Segundo a Justiça, Núbia participou de um esquema de adulteração de documentos em ações civis públicas e de improbidade administrativa que envolviam ela e integrantes de sua família. As investigações apontaram que peças originais dos processos foram retiradas e substituídas por versões alteradas, com mudanças no conteúdo, nos pedidos e até nas assinaturas de promotores de Justiça.

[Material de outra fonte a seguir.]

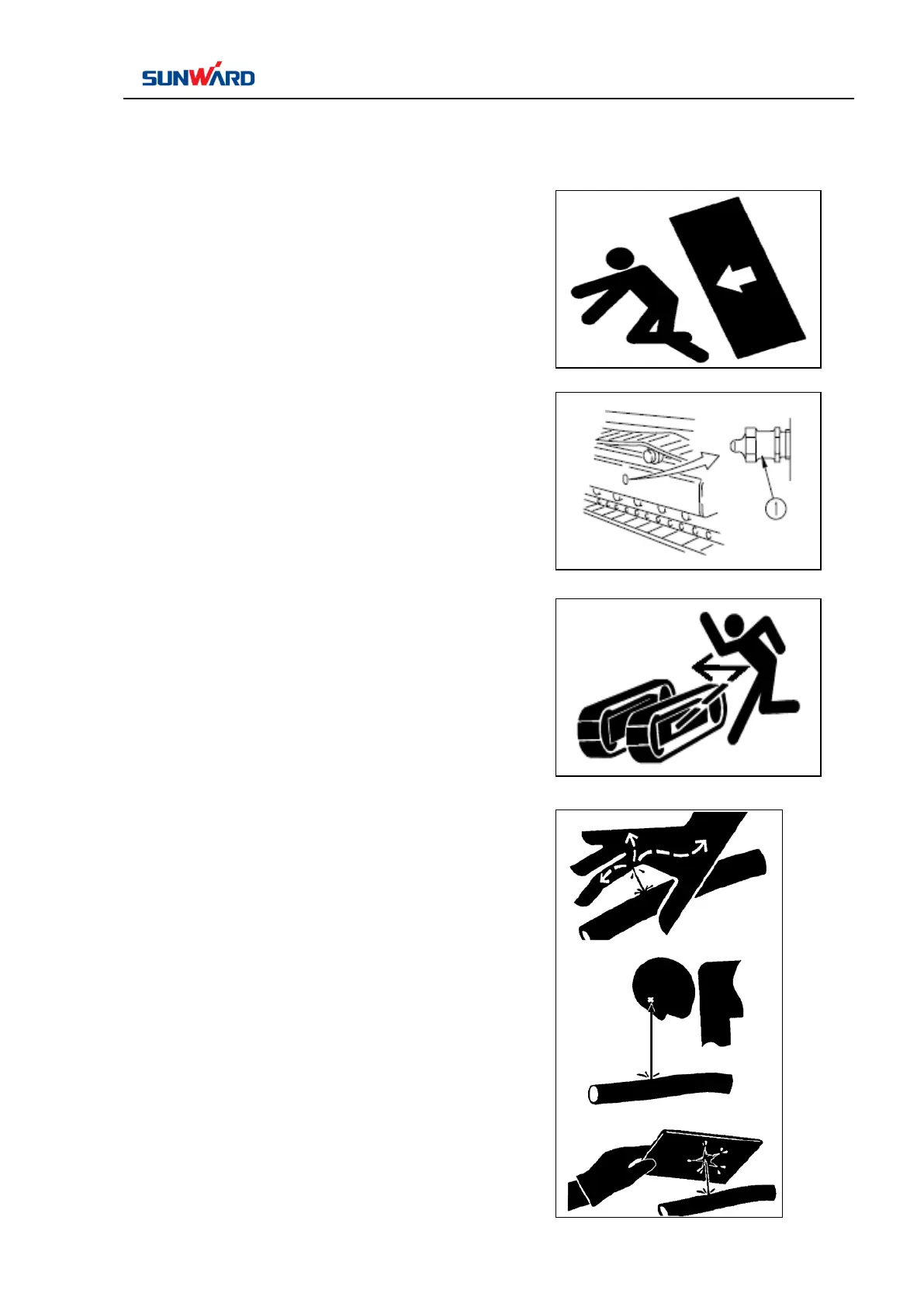 SUNWARD

1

Em uma das ações, a ex-prefeita foi condenada a 43 anos, 6 meses e 20 dias de prisão. Em outro processo, recebeu pena de 32 anos e 8 meses, também por falsificação de documentos públicos, uso de documento falso e supressão de documento público. Já em uma terceira condenação, foi sentenciada a 10 anos, 10 meses e 20 dias de reclusão por adulterar uma ação civil pública de 2011.
As investigações começaram após a identificação de irregularidades em processos que tramitavam na Vara Cível de Magé. Durante a apuração, perícias confirmaram a falsificação de documentos e, em uma busca realizada em 2020, foram encontrados no escritório ligado à ex-prefeita papéis com treinos de assinaturas e rubricas, além de outros materiais considerados relevantes para a investigação.
A Justiça concluiu que Núbia foi a responsável pelas fraudes, apontando que ela tinha domínio sobre as ações e interesse direto nas alterações realizadas para obter benefícios nos processos judiciais.
Quatro outros acusados foram absolvidos por falta de provas.
Durante o processo, a defesa negou as acusações, alegou ausência de provas e contestou as perícias e a legalidade das buscas. Os argumentos foram rejeitados pela Justiça.
Nas redes sociais, Núbia Cozzolino afirmou considerar a condenação injusta, alegando que foi apontada como mandante sem que a sentença identificasse quem teria executado as falsificações. Ela também questionou a legalidade das diligências realizadas durante a investigação.
As condenações são de primeira instância e ainda podem ser modificadas por meio de recursos.